Soviet President Mikhail S. Gorbachev had quite a day in London. He reached closure with President Bush on a treaty slashing strategic nuclear arsenals that was almost a decade in the making. And he gained what amounts to associate membership in the exclusive Group of Seven club. It is difficult to fathom the world's largest industrial democracies denying him a return post-summit invitation when they meet in Munich next year.
Yet the key question for the Soviet leader is how his latest performance in world diplomacy played at home. He went to London as a supplicant; there was no disguising it. As CEO of a spectacularly flawed and failing economic system, he had to ask for any assistance he could get -- if not cash, which was not forthcoming, then for guidance in the painful journey from
communism to capitalism, from a centralized command economy to one attuned to market forces.
The situation was inherently demeaning to a great power that for half a century had shared super status with the United States.

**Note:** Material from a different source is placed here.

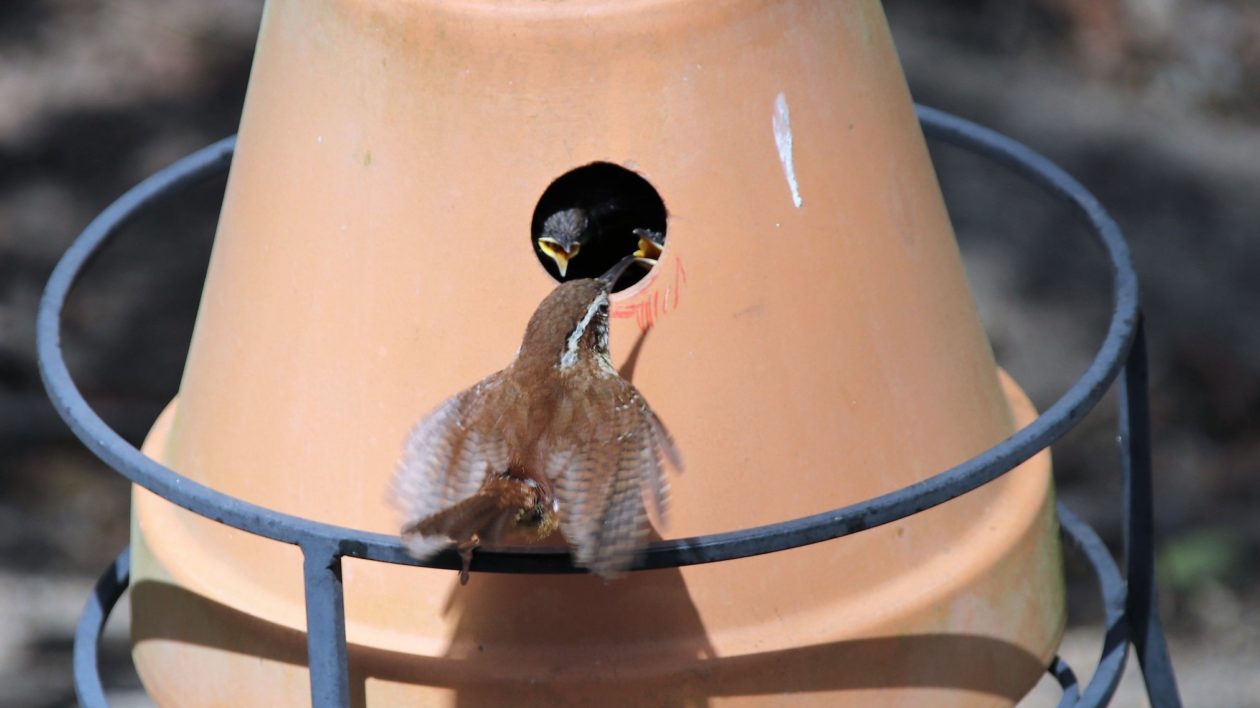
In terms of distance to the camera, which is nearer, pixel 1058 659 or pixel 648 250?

But just as Peter the Great was willing to apprentice himself to Dutch shipbuilders for the purpose of learning foreign ways, so Mikhail the Reformer seems willing to be supplicant and student if that is necessary to westernize his xenophobic countrymen.
It is not a popular position for any leader, let alone one losing power to centrifugal nationalist sentiments. This explains the interest of some westerners, especially the Germans, in a multi-billion-dollar bailout. But Mr. Gorbachev knew before he got to London that the Americans and the British and the Japanese, among others, were not about to throw money at his problems. Not only do they have domestic imperatives, but there is a persuasive case to be made that such largess -- at this stage -- would merely serve to buttress the very system that needs replacing.
So, with as little condescension as they could muster, the Group of Seven summiteers gave the Soviet Union access to the knowledge if not the financial resources of the International Monetary Fund and, more important, pledged Mr. Gorbachev their political support. The message for his domestic audience, both his friends and foes, was that more help would come only if the Soviet Union adhered to a reformist philosophy -- and carried through in a substantive manner.
For the Kremlin's European and Asian neighbors, the payoff for this policy would be relative stability in the Soviet Union and an economic revival that would help Eastern Europe. For Americans, a larger enticement would be to lock the Soviet Union into a Strategic Arms Reduction Treaty that is manifestly in U.S. security interests.
What the Group of Seven has to fear is that Mr. Gorbachev's leadership will continue to fail to bring the Soviet people a better life. The free world can try to help this extraordinary political personality, but in the end his fate, and his country's fate, will be determined at home.